20 . The method of claim 19 , further comprising: 1) treating said full-array container under conditions such that a sequencing library of sequencing templates is generated via an amplification reaction, wherein each of said sequencing templates comprises: i) said first and second barcode sequences, or complements thereof, ii) a UMI sequence, or complement thereof, and iii) cDNA of said coding or functional region, or complement thereof.

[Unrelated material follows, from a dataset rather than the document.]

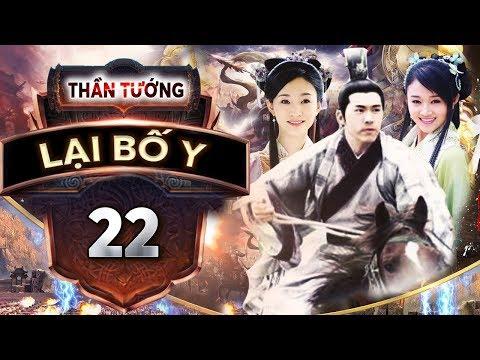 Xem Phim Bộ Trung Quốc Hay Nhất | THẦN TƯỚNG LẠI BỐ Y – Tập 22 | PhimTv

21 . The method of claim 20 , further comprising: m) sequencing at least a portion of said sequencing templates.
22 . A method comprising:
a) providing first and second sub-arrays each comprising at least two reaction containers, wherein each of said at least two reaction containers contain barcoded double-stranded DNAs, and wherein said barcoded double-strand DNAs in said at least two reaction containers in said first sub-array are distinguishable from each other based on having different first barcode sequences, and said barcoded double-stranded DNAs in said at least two reaction containers in said second-subarray are distinguishable from each other based on having different first barcode sequences; b) pooling said barcoded double-stranded DNAs from said at least two reaction containers in said first sub-array into a first sub-array container, and pooling said barcoded double-stranded DNA from said at least two reaction containers in said second sub-array into a second sub-array container; c) dispensing transposition reagents into each of said first and second sub-array containers, wherein said transposition reagents comprise: A) a first transposition sequence comprising: a transposon end sequence, a second barcode sequence, and a first 5′ tail region, B) a second transposition sequence comprising a sequence that shares at least 90% identity with said end sequence, and C) a transposase enzyme; d) treating said first and second sub-array containers under conditions such that said first transposition sequence is added to one strand of said barcoded double-stranded DNAs to generate dual-barcoded template sequences in each of said first and second sub-array containers; and e) pooling said dual-barcoded template sequences from said first and second sub-array containers into a full-array container, wherein said dual-barcoded template sequences originating from said first sub-array container are distinguishable from those originating from said second sub-array container based on having different second barcode sequences.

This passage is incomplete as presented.